To get a VA secured home loan I was asked to have electrical work done (I didn’t own the property at the time). I found an electrician on-line. I called him to schedule a meet at the house 2:00 pm. At 1:15 I was told that the VA waived the requirement. I called the electrician immediately but he didn’t pick up, so I left a message informing him he didn’t need to come. He lives about an hour away so he may have been on the road for 15 minutes. He called at 2:00 and said that he didn’t hear the call because he drives a loud truck. He said because he drove to the house he was charging the travel charge ($60) + 1 hour work ($130), and now a $30 late fee. He never entered the property.

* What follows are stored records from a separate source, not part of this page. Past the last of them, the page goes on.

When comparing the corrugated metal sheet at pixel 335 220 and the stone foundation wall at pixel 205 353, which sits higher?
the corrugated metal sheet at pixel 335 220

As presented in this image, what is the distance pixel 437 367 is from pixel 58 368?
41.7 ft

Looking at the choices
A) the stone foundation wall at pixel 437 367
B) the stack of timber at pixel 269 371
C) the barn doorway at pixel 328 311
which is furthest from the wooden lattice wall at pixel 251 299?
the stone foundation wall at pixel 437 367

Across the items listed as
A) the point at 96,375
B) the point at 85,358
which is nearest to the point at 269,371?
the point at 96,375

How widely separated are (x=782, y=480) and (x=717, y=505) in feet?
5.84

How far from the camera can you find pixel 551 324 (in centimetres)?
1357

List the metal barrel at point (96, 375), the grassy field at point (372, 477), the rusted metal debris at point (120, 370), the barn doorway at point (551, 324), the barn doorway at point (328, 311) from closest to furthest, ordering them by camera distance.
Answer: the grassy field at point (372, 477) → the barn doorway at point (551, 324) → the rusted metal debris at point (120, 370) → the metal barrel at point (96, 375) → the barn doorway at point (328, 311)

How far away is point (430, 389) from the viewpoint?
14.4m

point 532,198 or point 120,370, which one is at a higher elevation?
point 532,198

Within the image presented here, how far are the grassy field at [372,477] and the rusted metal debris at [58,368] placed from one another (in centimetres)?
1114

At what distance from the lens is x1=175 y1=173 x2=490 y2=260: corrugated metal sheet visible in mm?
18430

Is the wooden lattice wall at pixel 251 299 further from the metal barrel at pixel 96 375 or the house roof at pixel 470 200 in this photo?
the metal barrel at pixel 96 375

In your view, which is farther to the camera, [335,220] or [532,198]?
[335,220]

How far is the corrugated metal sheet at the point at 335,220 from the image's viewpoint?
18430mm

Asked on February 28, 2011 under Business Law, Minnesota

Answers:

SJZ, Member, New York Bar / FreeAdvice Contributing Attorney

Answered 10 years ago | Contributor

It is not illegal or improper for a service person to charge a fee is a visit is cancelled too late. The best practice for the service person is to have this fee disclosed in advance, such as many doctors do on their website. However, even without a prior disclosure, it would be reasonable to charge a fee amounting to $220 in this case, since--if the travel is around one hour--he really spent at least two hours of his time on this (a $260 value). If you refuse to pay and he sues you, you *might* win if there was no prior disclosure of a cancellation fee, but under the circumstances of cancelling only 45 minutes before the appointment, there's also a good chance he'd win. It therefore is probably not worth it for you to contest this, since you could end up having to pay anyway after spending the time and money on court.